■ SET PROBLEM: Reproduce every item below word for word.

■ DATA IN THIS EXERCISE:
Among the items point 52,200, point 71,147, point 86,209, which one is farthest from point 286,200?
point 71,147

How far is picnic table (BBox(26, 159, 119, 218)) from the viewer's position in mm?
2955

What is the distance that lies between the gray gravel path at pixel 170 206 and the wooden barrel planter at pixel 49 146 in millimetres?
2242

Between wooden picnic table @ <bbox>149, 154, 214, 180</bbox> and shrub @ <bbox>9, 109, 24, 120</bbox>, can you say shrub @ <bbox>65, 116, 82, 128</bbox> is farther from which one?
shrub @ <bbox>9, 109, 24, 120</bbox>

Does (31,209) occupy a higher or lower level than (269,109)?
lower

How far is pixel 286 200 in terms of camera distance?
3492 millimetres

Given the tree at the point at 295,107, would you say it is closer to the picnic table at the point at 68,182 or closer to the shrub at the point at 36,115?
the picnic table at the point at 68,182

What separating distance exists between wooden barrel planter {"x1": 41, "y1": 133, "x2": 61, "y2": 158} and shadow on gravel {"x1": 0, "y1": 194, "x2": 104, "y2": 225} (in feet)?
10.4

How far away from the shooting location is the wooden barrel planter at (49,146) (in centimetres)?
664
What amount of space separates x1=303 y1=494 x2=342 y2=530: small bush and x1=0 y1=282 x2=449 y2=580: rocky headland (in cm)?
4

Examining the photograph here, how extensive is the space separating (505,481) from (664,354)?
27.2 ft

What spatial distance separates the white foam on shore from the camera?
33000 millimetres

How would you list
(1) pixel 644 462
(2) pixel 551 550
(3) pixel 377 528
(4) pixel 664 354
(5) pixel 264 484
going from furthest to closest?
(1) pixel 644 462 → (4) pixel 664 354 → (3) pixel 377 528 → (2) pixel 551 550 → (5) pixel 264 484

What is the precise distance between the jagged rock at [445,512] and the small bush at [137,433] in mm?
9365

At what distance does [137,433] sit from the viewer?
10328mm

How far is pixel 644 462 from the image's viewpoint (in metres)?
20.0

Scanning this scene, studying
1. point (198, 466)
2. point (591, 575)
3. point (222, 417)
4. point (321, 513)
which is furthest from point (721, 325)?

■ EXERCISE ANSWER:
Among the items point 52,200, point 71,147, point 86,209, which one is farthest from point 286,200?
point 71,147

How far is picnic table (BBox(26, 159, 119, 218)) from the viewer's position in mm?
2955

What is the distance that lies between the gray gravel path at pixel 170 206 and the wooden barrel planter at pixel 49 146 in millimetres?
2242

Between wooden picnic table @ <bbox>149, 154, 214, 180</bbox> and shrub @ <bbox>9, 109, 24, 120</bbox>, can you say shrub @ <bbox>65, 116, 82, 128</bbox> is farther from which one?
shrub @ <bbox>9, 109, 24, 120</bbox>

Does (31,209) occupy a higher or lower level than (269,109)?
lower

How far is pixel 286 200 in terms of camera distance?
3492 millimetres

Given the tree at the point at 295,107, would you say it is closer to the picnic table at the point at 68,182 or closer to the shrub at the point at 36,115?
the picnic table at the point at 68,182

What separating distance exists between wooden barrel planter {"x1": 41, "y1": 133, "x2": 61, "y2": 158} and shadow on gravel {"x1": 0, "y1": 194, "x2": 104, "y2": 225} (in feet)?
10.4

How far away from the shooting location is the wooden barrel planter at (49,146) (in centimetres)?
664
What amount of space separates x1=303 y1=494 x2=342 y2=530: small bush and x1=0 y1=282 x2=449 y2=580: rocky headland (in cm)?
4

Examining the photograph here, how extensive is the space separating (505,481) from (664,354)?
27.2 ft

What spatial distance separates the white foam on shore from the camera?
33000 millimetres

How would you list
(1) pixel 644 462
(2) pixel 551 550
(3) pixel 377 528
(4) pixel 664 354
(5) pixel 264 484
going from furthest to closest?
(1) pixel 644 462 → (4) pixel 664 354 → (3) pixel 377 528 → (2) pixel 551 550 → (5) pixel 264 484

What is the precise distance between the jagged rock at [445,512] and the small bush at [137,433] in mm?
9365

At what distance does [137,433] sit from the viewer?
10328mm

How far is pixel 644 462 from the image's viewpoint (in metres)?
20.0

Scanning this scene, studying
1. point (198, 466)
2. point (591, 575)
3. point (222, 417)
4. point (321, 513)
which is furthest from point (721, 325)?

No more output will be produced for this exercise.